▶ [Reading passage]
A different approach consists of introducing materials with vibrations absorbing capacity in the same structure. Park and Palumbo [18] study the behavior of different sizes of polyamide granules in sandwich beams, obtaining reduction in the vibratory responses without increasing structural weight or stiffness. Chiba and Furukawa [6] propose to insert fine sheets of polyamide into the structural parts, increasing in this way the structural damping without large modifications on dimensions and weight of such parts.

The dynamic absorbers can be classified as active or passive depending on their operational principle. Active ones require an external source that controls their operation, generally a servomechanism. Passive ones work autonomously responding to the system excitement itself, being limited to a specific frequency inhibition. Through the years, different types of absorbers have been created. Some of them use viscous damping generated by fluids motion [10, 24], meanwhile others act mechanically using a mass-spring damper system [22]. There are also some absorbers designed to operate based on the movement of a pendulum attached to the structure [2]. Fischer[9] evaluates the efficacy of the pendulum and ball type absorbers comparing their behavior in different structures with those obtained using viscous type ones.

Controlling the dynamic behavior generated by vibrations is crucial for the stability of structures. Ekwaro-Osire et al. [8] evaluate experimentally the implementation of an impact vibration absorber (IVA) for two different configurations. One is a simple configuration where a pendulum, hanging on an external wall to the main structure, generates the impacts that affect the vibratory behavior of the system. The other configuration is a composed IVA where the pendulum moves along with the structure influencing in the final answer as a whole. The composed IVA controls vibrations better, being this one the option recommended by the authors.

Pham et al. [20], implement a non-linear dynamic vibration absorber (DVA) to suppress the first mode of resonance of a structure with two degrees of freedom. The nonlinear DVA acts not only in a preferential frequency, thus it is possible to capture multiple resonance modes. The mass, damping, and stiffness matrices are derived applying Newton's second law. To solve the derived matrix system of equations, the authors propose and asymptotic expansion of the unknowns based on the approach proposed by Manevitch [17] assuming that the nonlinear coupling does not change the eigenmodes of the main system. The authors compare analytic results with the numerical ones, obtaining a good correlation between them which validates the proposed analytical method.

In different industrial applications, cantilever beams are subjected to dynamic loads that can reduce its operative life by vibratory effects. Bonsel et al. [4] investigate the use of a linear damped and a non-damped DVA device applied to a vibratory system. The system was built using a beam that support an unbalanced engine rotating to a constant speed of 60 rpm giving as a result a pulsating sinusoidal load. After carrying out numerical simulations and experimental analysis, these authors concluded that both devices, the dumped and the non-damped absorbers, have similar responses for the suppression of the first mode of vibrations, as well as other sub-harmonic modes found.

▶ [Recorded data]
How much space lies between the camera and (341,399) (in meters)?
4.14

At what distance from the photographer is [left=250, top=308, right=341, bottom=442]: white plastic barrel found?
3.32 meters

▶ [The request]
From the passage on vibration absorbers above, copy word for word everything between "In different industrial" and "sub-harmonic modes found.", inclusive.

▶ [Full response]
In different industrial applications, cantilever beams are subjected to dynamic loads that can reduce its operative life by vibratory effects. Bonsel et al. [4] investigate the use of a linear damped and a non-damped DVA device applied to a vibratory system. The system was built using a beam that support an unbalanced engine rotating to a constant speed of 60 rpm giving as a result a pulsating sinusoidal load. After carrying out numerical simulations and experimental analysis, these authors concluded that both devices, the dumped and the non-damped absorbers, have similar responses for the suppression of the first mode of vibrations, as well as other sub-harmonic modes found.